The cranial root of accessory nerve (or part) is the smaller of the two portions of the accessory nerve. It is generally considered as a part of the vagus nerve and not part of the accessory nerve proper because the cranial component rapidly joins the vagus nerve and serves the same function as other vagal nerve fibers. Recently, the concept of a cranial root of the accessory nerve has been challenged by new neuroanatomical studies which found that an unambiguous cranial root was not present in the majority of the cases. However, a small study in 2007 followed by a substantially larger study published in 2012 both confirmed that the cranial root of the accessory nerve is commonly found in humans, matching traditional descriptions.

Path
The cranial root fibers arise from the cells of the nucleus ambiguus and emerge as four or five delicate rootlets from the side of the medulla oblongata, below the roots of the vagus.

It runs lateralward to the jugular foramen, where it may interchange fibers with the spinal portion or even become united to it for a short distance; here it is also connected by one or two filaments with the jugular ganglion of the vagus.

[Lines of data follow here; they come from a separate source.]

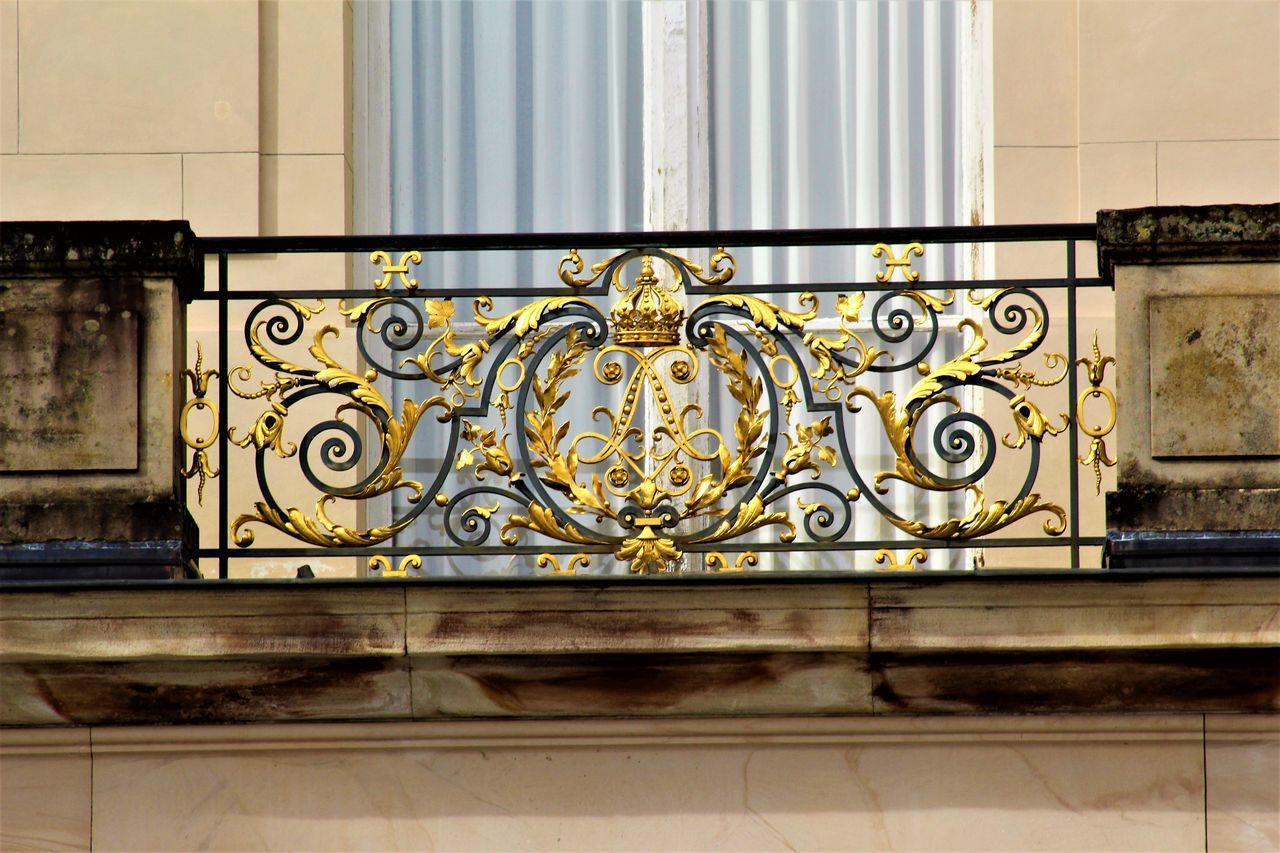 design, no people, architecture, gold colored, wrought iron, built structure, building exterior, day, indoors, close-up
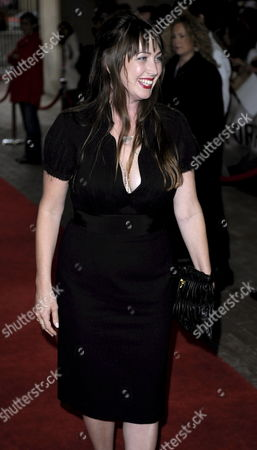Stock Image of Director Adria Petty Arrives For a Screening of Her Film 'Paris not France' at the 33rd Annual Toronto International Film Festival in Toronto Canada On 09 September 2008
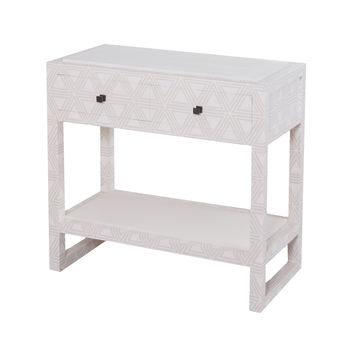 7011-1034 Bedford Fabric Wrapped 2 Drawer Bedside Table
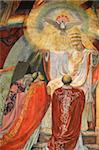 Fresque représentant Assemblée du concile Vatican II en Saint-Esprit église, Paris, France, Europe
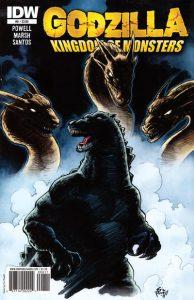 Godzilla: Kingdom of Monsters #8 (2011)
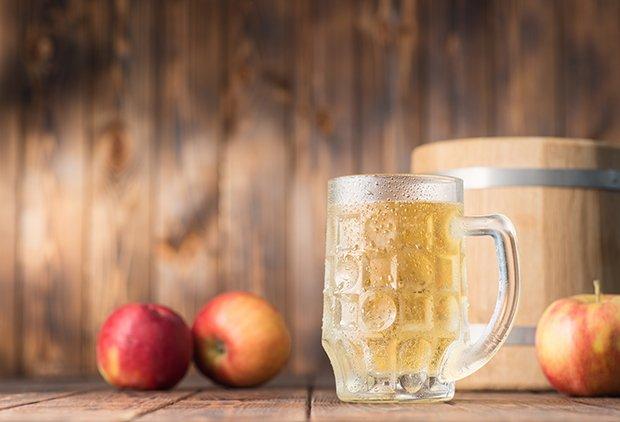 Apfelsaft Selber Machen Gutekuechech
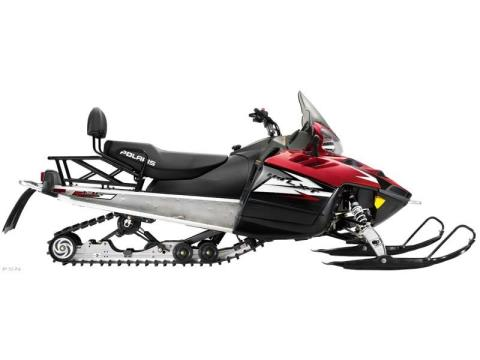 2012 Polaris 550 IQ LXT in Norfolk, Virginia - Photo 2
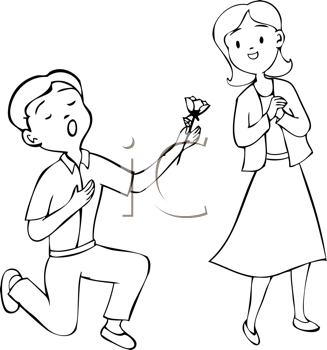 Royalty Free Clipart Image of a Boy Giving a Girl a Flower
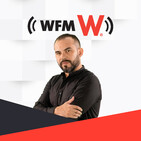 WFM (13/07/2020 - Tramo de 21:00 a 22:00)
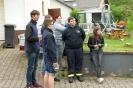 Feuerwehrfest 2018JG_UPLOAD_IMAGENAME_SEPARATOR32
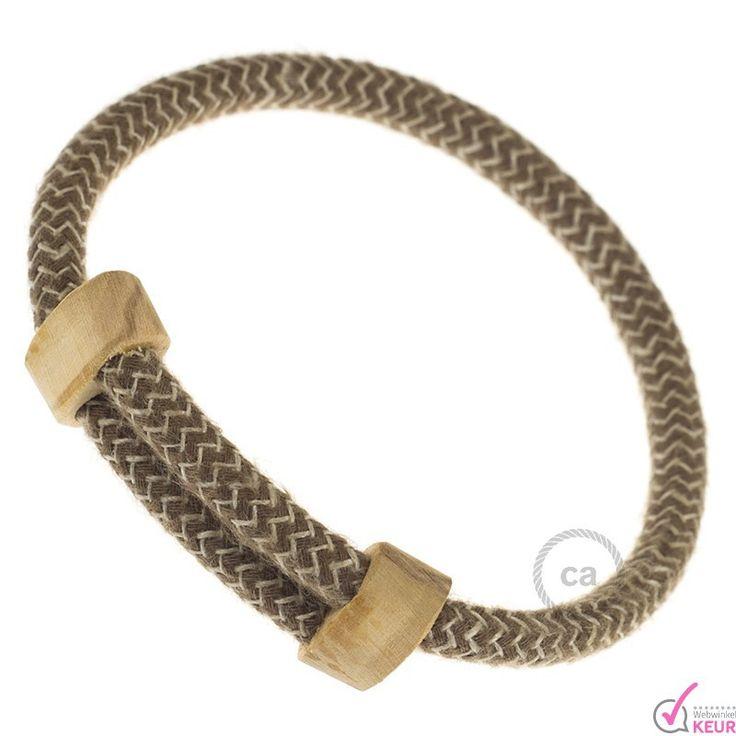 """Creative-armband van katoen en natuurlijk linnen """"boomschors"""" strijkijzersnoer…"""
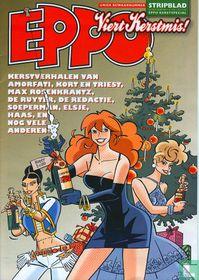 Eppo viert kerstmis! - Eppo Kerstspecial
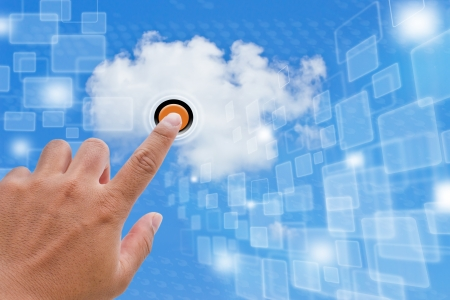 Cloud Computing Banque d'images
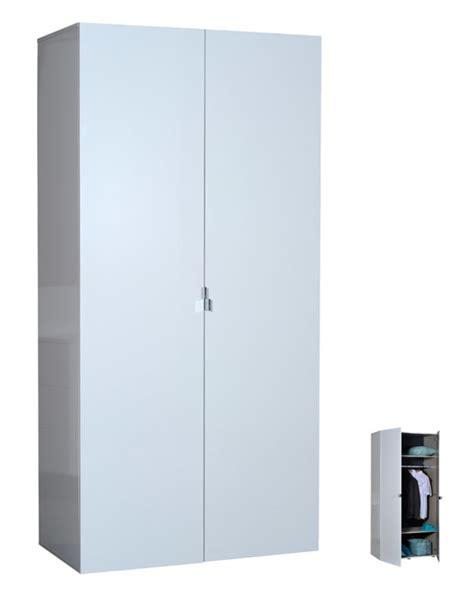 armoire blanche 2 portes armoire 2 portes blanche blanc brillant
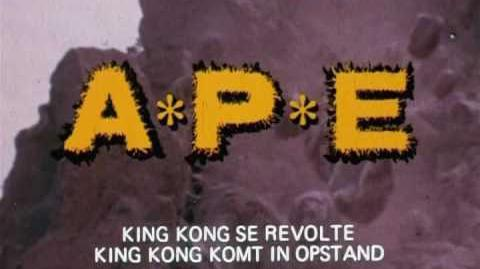 A*P*E (1976) Trailer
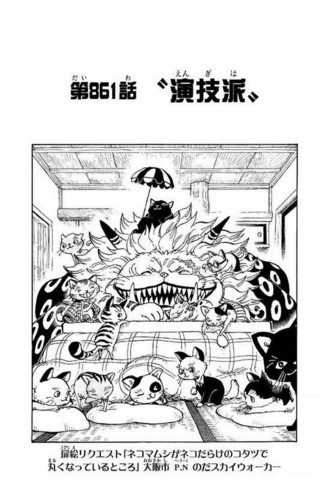 File:Chapter 861.png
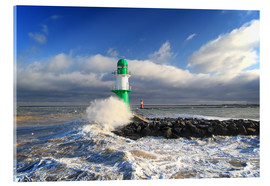 Acrylic print  Green lighthouse in the surf III - Thomas Deter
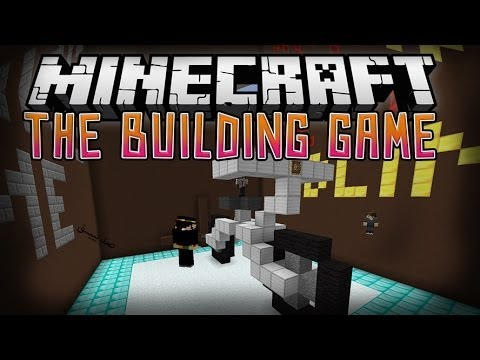 Fir4sGamer Minecraft: The Building Game #1 لعبة البناء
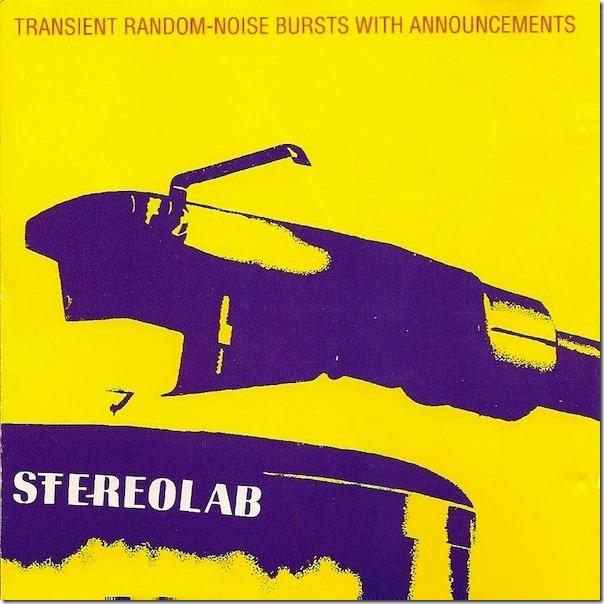 music-albums-1993-12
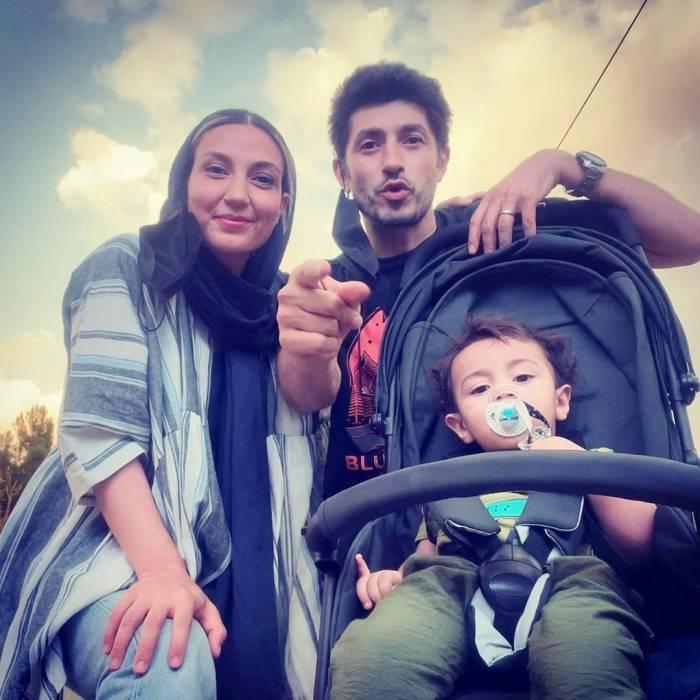 زوج بازیگر مشهور تلویزیون در کنار پسر خردسالشان
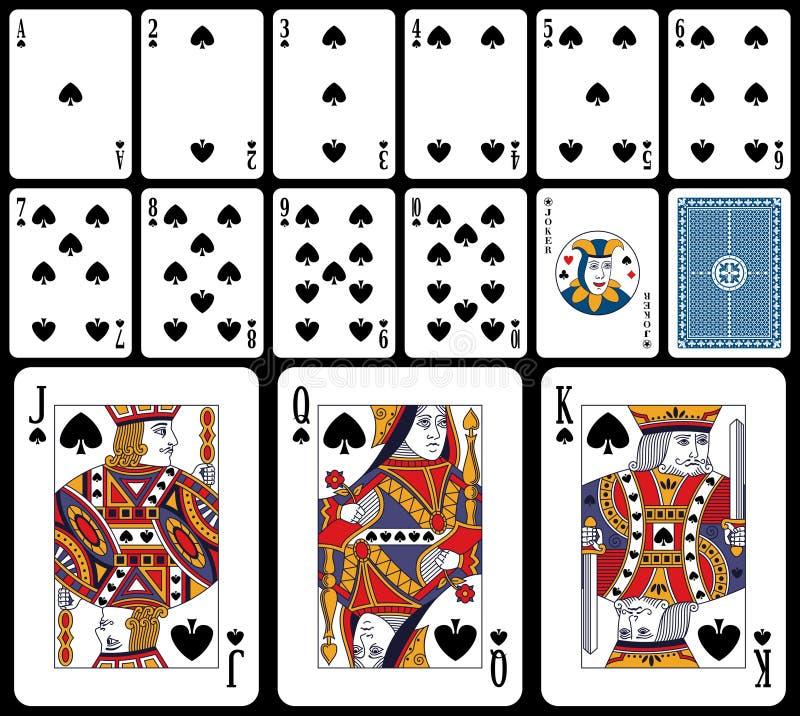 Klassieke Speelkaarten - Spades royalty-vrije illustratie
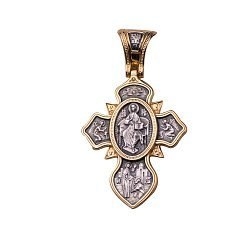 Серебряный крест Защита святых в позолоте со сценами из Библии 000088047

It then passes through the jugular foramen, separates from the spinal portion and is continued over the surface of the ganglion nodosum of the vagus, to the surface of which it is adherent, and is distributed principally to the pharyngeal and superior laryngeal branches of the vagus. Through the pharyngeal branch it probably supplies the Musculus uvulæ and Levator veli palatini. Some few filaments from it are continued into the trunk of the vagus below the ganglion, to be distributed with the recurrent nerve and probably also with the cardiac nerves.

Relationship to vagus
As the fibers from the presumptive cranial root may not join the accessory nerve at all or at best for a very short distance within the jugular foramen, it appears more useful to consider them in general to be part of the cranial roots of the vagal nerve. The accessory nerve would then be a pure motor nerve supplying the trapezius and sternocleidomastoid muscles, with the fibers originating from the spinal segments C1-C5 (the medullary root of the accessory nerve).